# Moving On, Down 90 lbs Now



## Isuck (Jul 1, 2012)

I haven't been here in a while, but I think I'm finally at the point where I'm moving on. I am tired of caring and shaking my head in disgust. I've learned so much about me and about who I thought was my spouse. 

Turns out I didn't know much before. I think I'm getting over it now but have some relapses every 4 days or so. My goal is to do the no contact for as long as I can. I'm tired of putting myself through this b.s.

Anyhow, I'm proud to say I'm now down 90 lbs and have been working out pretty hard too. I can almost see my abs at this point! (It used to be an extra large keg down there).

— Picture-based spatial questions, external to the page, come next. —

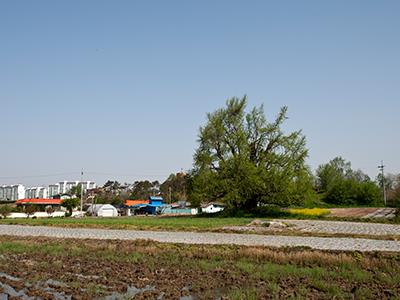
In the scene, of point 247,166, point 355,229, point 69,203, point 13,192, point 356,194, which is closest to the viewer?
point 355,229

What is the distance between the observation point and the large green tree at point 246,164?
137ft

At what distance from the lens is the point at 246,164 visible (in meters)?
42.2

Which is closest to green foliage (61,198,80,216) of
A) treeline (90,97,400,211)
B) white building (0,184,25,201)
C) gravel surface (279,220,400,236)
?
treeline (90,97,400,211)

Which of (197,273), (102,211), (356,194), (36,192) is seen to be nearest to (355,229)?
(197,273)

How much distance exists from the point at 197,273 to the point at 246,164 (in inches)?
1219

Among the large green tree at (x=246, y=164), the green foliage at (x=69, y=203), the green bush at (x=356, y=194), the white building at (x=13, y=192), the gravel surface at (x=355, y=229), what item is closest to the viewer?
the gravel surface at (x=355, y=229)

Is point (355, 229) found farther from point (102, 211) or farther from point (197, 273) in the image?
point (102, 211)

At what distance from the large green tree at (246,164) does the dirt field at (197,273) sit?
86.1 feet

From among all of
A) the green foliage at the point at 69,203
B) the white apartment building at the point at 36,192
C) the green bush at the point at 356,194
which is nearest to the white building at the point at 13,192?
the white apartment building at the point at 36,192

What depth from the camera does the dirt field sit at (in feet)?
30.4

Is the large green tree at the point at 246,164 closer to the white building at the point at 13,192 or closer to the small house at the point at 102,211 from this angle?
the small house at the point at 102,211

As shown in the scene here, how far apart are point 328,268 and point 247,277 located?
267 centimetres

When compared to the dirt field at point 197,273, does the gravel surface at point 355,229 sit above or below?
below

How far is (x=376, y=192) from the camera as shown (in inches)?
2485
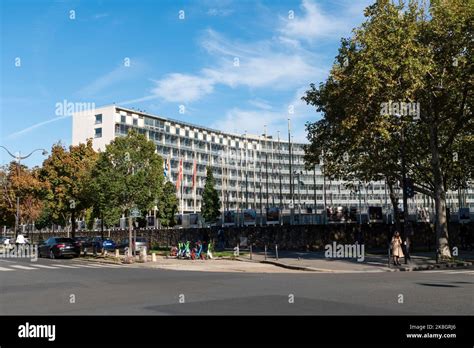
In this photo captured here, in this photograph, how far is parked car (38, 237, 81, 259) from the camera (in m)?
37.1

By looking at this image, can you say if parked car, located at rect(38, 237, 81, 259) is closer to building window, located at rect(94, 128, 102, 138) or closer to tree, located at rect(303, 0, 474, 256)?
tree, located at rect(303, 0, 474, 256)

This site has helped me though, it's good to know that you're not alone and sometimes things just don't workout. Sometimes no matter what you do, you can't change someone's mind nor should you have to.

I feel like there's so many other fish in the sea now and have yet to even drop my line in, (so to speak).

Anyhow, just wanted to post that.


----------



## ImperfectMomma (May 2, 2012)

Yay for you! Congrats on the weight loss and finding yourself. Keep up the good work. You should be very proud of yourself.


----------



## bandit.45 (Feb 8, 2012)

Good for you! Congratulations. And change your username please.
_Posted via Mobile Device_


----------



## Conrad (Aug 6, 2010)

bandit.45 said:


> Good for you! Congratulations. And change your username please.
> _Posted via Mobile Device_


I believe "YouSuck" is still available.


----------



## fortheloveofit2 (Oct 1, 2012)

Isuck said:


> I haven't been here in a while, but I think I'm finally at the point where I'm moving on. I am tired of caring and shaking my head in disgust. I've learned so much about me and about who I thought was my spouse.
> 
> Turns out I didn't know much before. I think I'm getting over it now but have some relapses every 4 days or so. My goal is to do the no contact for as long as I can. I'm tired of putting myself through this b.s.
> 
> ...


Congrads, this is motivating


----------